** start of Page **

I truly hope this leads to the collapse of Chrome's sheer market dominance. Fuck Google.

[–] [email protected] 66 points 23 hours ago (8 children)

If every single person that uses adblock decided to move to Firefox because of MV3, it wouldn't make a single dent in Chromium's dominance. We vastly overstate the amount of people that even know what an adblocker is.

[–] [email protected] 1 points 6 hours ago

At absolute most, they risk losing the portion of users who use ad blockers because of this decision. They'll certainly lose less, but are practically guaranteed to not lose more.

They probably determined that the additional ad revenue from those who used to use ad blockers was more than the revenue they'd lose from people leaving.

I don't agree with it, but I bet that's happening here. Personally, I'd be surprised if 20% or more of Chrome users have an ad blockers installed. Even fewer would use Revanced or the like.

[–] [email protected] 5 points 11 hours ago

It’s obviously enough of a thing to warrant Google to crack down on it in both chrome and YouTube.

If it’s such a small problem, why spend the effort?

[–] [email protected] 4 points 13 hours ago

I just did research on this. Up to 33% (according to some sources) of Americans use an adblocker. That feels like a dent to me...

[–] [email protected] 55 points 23 hours ago* (last edited 23 hours ago) (2 children)

Nah it would make a big dent for sure.

Firefox has ~180 million users

Amount of users using adblockers is ~900 million.

It would massively change the market.

Numbers according to mozilla and statista

[–] [email protected] 6 points 17 hours ago (2 children)

Im using Firefox because fuck Google's monopoly, but Firefox seems to care little for some stuff I think is critical, namely AV codec support. Lack of out of the box support for HEVC and a few others, which my underlying OS supports perfectly, is a big turn off.

May be time to give Opera a spin

[–] [email protected] 4 points 10 hours ago

I wish Firefox would build a tablet/scalable interface. It's horrible on a tablet and breaks on DeX.

[–] [email protected] -2 points 10 hours ago

If you're gonna use Opera anyway, why not just use Brave and disable the crypto stuff? The native adblocker on Brave is on par with uBlock Origin and performs even better. Opera is probably the worst direction you can go from where you are right now...

[–] [email protected] 32 points 23 hours ago

That's true. 2 years ago, I come by my friend's house for a drink, and his kid is watching cartoons on YT. My friend's been a gamer for +20 years. Spent most of his life around PC. All of a sudden, I hear ads.

What's that? What? What's with the ads? Oh that, that's YT.

** end of Page **
** start of Provided records **

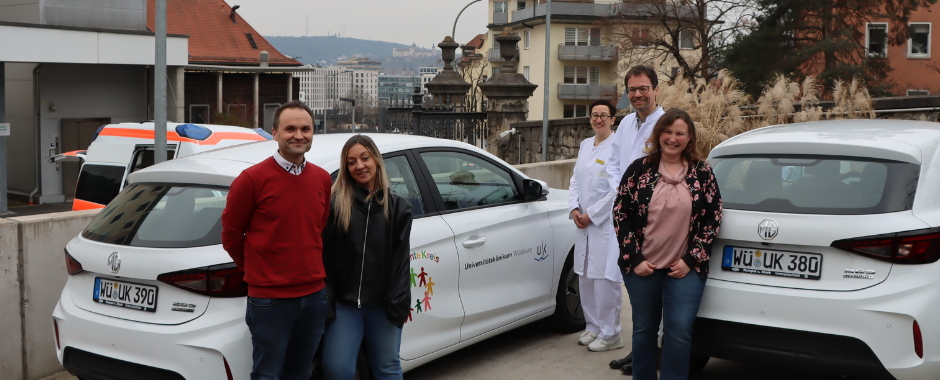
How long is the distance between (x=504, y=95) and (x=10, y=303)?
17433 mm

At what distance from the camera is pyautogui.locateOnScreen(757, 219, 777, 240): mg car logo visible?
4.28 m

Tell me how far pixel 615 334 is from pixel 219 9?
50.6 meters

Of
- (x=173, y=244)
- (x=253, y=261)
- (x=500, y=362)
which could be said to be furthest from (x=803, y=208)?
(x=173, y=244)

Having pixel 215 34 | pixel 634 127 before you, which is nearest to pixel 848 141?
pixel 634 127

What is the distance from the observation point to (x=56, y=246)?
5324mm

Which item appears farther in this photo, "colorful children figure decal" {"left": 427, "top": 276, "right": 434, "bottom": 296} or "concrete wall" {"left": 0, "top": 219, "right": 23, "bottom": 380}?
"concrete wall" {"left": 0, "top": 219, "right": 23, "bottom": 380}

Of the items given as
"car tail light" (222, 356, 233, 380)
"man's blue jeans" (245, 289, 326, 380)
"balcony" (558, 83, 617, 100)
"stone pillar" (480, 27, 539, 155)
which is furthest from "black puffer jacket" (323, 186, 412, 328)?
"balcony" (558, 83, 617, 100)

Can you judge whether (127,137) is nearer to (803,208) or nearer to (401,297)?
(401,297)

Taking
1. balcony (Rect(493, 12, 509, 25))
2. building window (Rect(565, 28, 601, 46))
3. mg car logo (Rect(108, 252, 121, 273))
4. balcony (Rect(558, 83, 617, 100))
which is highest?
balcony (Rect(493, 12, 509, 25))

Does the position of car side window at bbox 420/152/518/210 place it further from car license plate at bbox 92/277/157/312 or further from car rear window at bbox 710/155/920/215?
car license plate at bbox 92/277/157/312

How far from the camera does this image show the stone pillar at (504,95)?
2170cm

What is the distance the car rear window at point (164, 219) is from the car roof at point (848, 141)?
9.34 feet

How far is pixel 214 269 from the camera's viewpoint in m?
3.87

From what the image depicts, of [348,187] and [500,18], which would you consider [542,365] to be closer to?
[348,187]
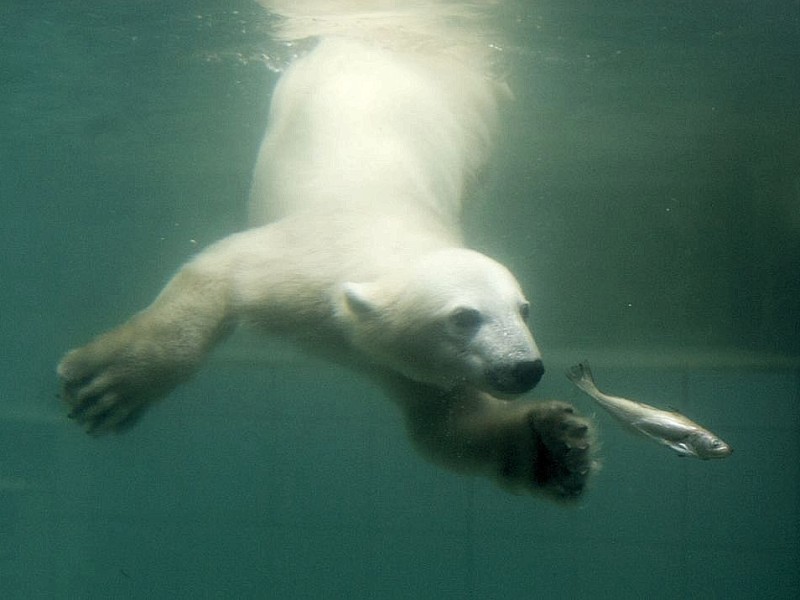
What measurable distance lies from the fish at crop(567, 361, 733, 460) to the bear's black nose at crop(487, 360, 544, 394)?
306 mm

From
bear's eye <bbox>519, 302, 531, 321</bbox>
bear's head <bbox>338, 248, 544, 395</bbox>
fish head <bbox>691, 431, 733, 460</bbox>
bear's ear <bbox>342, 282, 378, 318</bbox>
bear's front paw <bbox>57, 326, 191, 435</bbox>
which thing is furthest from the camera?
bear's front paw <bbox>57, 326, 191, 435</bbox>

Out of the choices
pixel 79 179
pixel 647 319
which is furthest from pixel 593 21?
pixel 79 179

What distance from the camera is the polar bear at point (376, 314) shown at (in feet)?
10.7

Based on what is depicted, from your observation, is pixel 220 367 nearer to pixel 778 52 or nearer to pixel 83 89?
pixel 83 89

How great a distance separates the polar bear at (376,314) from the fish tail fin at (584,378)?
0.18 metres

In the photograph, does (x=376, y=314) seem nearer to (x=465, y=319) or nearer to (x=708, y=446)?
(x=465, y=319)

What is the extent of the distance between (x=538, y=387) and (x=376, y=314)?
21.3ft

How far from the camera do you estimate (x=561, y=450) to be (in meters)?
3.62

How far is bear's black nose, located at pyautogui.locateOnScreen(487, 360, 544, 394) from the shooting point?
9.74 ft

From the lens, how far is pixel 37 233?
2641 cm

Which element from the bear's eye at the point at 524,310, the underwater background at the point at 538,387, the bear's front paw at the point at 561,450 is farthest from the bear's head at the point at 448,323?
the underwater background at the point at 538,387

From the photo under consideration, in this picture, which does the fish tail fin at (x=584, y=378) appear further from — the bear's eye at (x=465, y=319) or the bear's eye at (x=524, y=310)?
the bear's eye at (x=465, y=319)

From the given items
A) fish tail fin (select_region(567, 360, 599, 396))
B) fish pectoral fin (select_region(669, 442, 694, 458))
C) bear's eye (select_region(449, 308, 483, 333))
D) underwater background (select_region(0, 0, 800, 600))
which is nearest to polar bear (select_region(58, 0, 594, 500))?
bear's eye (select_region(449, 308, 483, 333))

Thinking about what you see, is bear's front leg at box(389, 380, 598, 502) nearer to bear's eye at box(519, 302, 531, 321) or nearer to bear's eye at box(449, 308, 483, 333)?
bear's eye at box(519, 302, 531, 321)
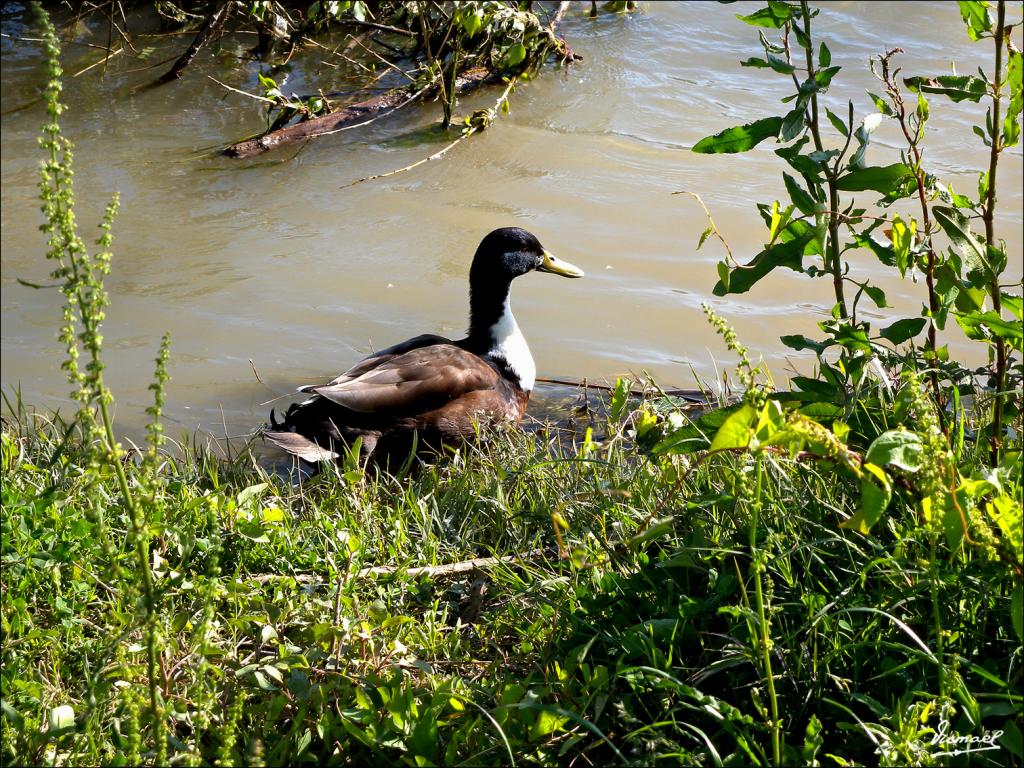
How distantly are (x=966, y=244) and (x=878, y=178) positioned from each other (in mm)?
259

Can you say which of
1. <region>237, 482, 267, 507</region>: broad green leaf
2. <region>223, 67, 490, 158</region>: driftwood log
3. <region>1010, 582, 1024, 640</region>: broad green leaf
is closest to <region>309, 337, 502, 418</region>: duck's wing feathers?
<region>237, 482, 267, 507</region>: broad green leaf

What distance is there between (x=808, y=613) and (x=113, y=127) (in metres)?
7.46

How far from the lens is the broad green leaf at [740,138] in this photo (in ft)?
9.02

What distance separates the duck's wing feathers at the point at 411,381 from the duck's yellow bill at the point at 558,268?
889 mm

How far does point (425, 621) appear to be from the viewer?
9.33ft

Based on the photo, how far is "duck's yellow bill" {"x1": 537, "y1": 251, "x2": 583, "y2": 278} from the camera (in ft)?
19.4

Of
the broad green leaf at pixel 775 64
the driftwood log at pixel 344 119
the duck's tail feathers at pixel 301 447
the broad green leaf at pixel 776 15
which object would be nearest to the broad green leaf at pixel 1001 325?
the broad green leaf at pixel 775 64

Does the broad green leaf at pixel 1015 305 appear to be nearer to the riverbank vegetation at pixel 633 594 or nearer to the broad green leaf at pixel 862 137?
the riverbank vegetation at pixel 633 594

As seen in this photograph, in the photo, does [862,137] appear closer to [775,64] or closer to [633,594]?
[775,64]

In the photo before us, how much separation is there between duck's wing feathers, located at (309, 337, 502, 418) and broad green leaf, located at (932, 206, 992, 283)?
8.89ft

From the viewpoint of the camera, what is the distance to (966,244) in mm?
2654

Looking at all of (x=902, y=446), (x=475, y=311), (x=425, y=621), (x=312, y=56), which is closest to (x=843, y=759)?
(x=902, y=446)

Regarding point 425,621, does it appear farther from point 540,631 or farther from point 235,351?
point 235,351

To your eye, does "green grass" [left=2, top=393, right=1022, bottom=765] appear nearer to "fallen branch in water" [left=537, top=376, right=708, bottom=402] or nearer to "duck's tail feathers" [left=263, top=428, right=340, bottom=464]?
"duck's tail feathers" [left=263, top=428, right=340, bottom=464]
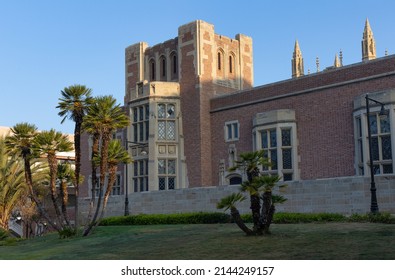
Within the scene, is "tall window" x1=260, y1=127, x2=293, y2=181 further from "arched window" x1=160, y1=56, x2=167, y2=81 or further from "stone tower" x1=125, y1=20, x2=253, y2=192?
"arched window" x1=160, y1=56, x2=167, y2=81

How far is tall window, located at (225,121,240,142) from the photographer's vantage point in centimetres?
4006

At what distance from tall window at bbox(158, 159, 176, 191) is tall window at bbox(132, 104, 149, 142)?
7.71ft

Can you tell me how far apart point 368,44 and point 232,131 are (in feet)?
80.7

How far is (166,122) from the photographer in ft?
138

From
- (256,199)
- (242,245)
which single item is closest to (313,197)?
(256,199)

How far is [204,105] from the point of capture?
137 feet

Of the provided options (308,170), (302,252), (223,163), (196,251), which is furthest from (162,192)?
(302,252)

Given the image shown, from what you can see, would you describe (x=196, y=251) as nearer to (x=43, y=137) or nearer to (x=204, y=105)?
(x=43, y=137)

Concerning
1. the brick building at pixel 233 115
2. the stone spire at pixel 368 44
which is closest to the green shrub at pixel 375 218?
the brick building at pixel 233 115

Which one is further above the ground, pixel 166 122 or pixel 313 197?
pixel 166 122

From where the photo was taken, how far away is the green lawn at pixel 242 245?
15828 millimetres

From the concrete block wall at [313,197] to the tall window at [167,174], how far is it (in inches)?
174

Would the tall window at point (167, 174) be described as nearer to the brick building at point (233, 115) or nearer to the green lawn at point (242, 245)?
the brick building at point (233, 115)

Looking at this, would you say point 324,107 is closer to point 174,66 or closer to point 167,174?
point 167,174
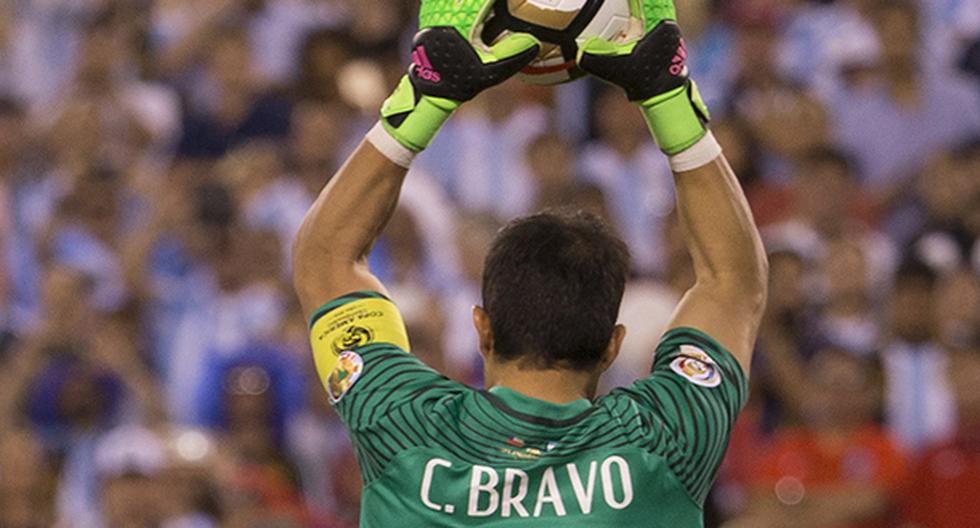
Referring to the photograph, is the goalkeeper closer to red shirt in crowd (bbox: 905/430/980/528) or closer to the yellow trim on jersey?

** end of Provided records **

Task requirements:
- a) Answer these from the ad blocker thread:
(i) How many users does Firefox have, according to the commenter citing Mozilla and Statista?
(ii) Up to what share of Americans use an adblocker, per the research one commenter mentions?
(iii) Which codec is named as lacking out-of-the-box support in Firefox?
- b) Decide whether each statement agrees with the ad blocker thread, and support each yes or no with a quotation:
(i) One commenter puts the number of adblocker users at around 900 million.
(ii) Brave's native adblocker is described as weaker than uBlock Origin.
(iii) The friend at whose house the ads were heard had been a gamer for more than 20 years.
- c) Pick up the ad blocker thread after its last line and keep it going.
The material is not used in any of this.

Results of the exercise:
- a)
(i) About 180 million.
(ii) Up to 33%.
(iii) HEVC.

- b)
(i) Yes: "Amount of users using adblockers is ~900 million."
(ii) No: "The native adblocker on Brave is on par with uBlock Origin and performs even better."
(iii) Yes: "My friend's been a gamer for +20 years."

- c)
I know it is, but what's with the ads? Well, they have ads. I know they do, but why do you have them...

Installed adblocker for him, he's looking at it in shock. I'm looking at him shocked...

People have no idea, what we take for granted. 😅

[–] [email protected] 4 points 16 hours ago* (last edited 15 hours ago)

It would actually.

Google makes money on ads. They think they can force more money to make. People switching to Firefox makes that a wasted effort for Google as you descibed.

[–] [email protected] 11 points 22 hours ago (1 children)

Yes I agree. If you are using adblocker you are already not an average user. Using A adblocker with custom filters put you on the extreme end and most of those users are either already on FF or have migrated to FF since the MV3 announcement.

And let's not forget adblock made for MV3 will work well enough for those users who aren't using adblocker with custom filters.

Even if Google kill off adblock completely with its browser, chrome will still be dominating the market by a huge margin.

[–] [email protected] 3 points 14 hours ago (2 children)
[–] [email protected] 4 points 14 hours ago (1 children)

According to both websites, the research was conducted on just 2000 USA citizens. In my opinion, that's a lot of weight being pulled by claiming they represent the entire country. I am unable to download the research papers here, but what does it say about the sample? If they are researching solely on more tech savvy people, then I think the results are very likely to be skewed to one side

[–] [email protected] 3 points 13 hours ago* (last edited 13 hours ago) (1 children)

Frankly, I'm not sure about the quality of the Censuswide survey.

Market data from YouGov Global Profiles shows that 51-52% of people globally (in "48 markets") use ad blocking on at least 1 device. That percentage is 45-46% for people in the US.

My point is that when a significant proportion of internet users have ad blockers, they're not just niche tools anymore.

[–] [email protected] 2 points 13 hours ago (1 children)

I'm not really trying to disprove or disagree with anything, I just think that knowing the sample is important. For instance, earlier in Hungary, we've had a lot of billboards and other media claiming that 99% of Hungarians were against things like sending aid to Ukraine and gender affirming politics. In a purely statistical sense, this was correct and could dissuade the common folk into thinking that's representative of the country. However when you investigate further, their research was done on just a couple thousand citizens that were all either affiliated someway to Fidesz (the rulling party) or historically voted for them, which overwhelmingly skews the results towards one end.

[–] [email protected] 5 points 13 hours ago* (last edited 11 hours ago)

Hey, I think you're totally right to challenge a statistic when it looks questionable. Censuswide didn't release the full data publicly, and the survey was commissioned by the Ghostery ad blocker, so there's reason to suspect that the data is biased.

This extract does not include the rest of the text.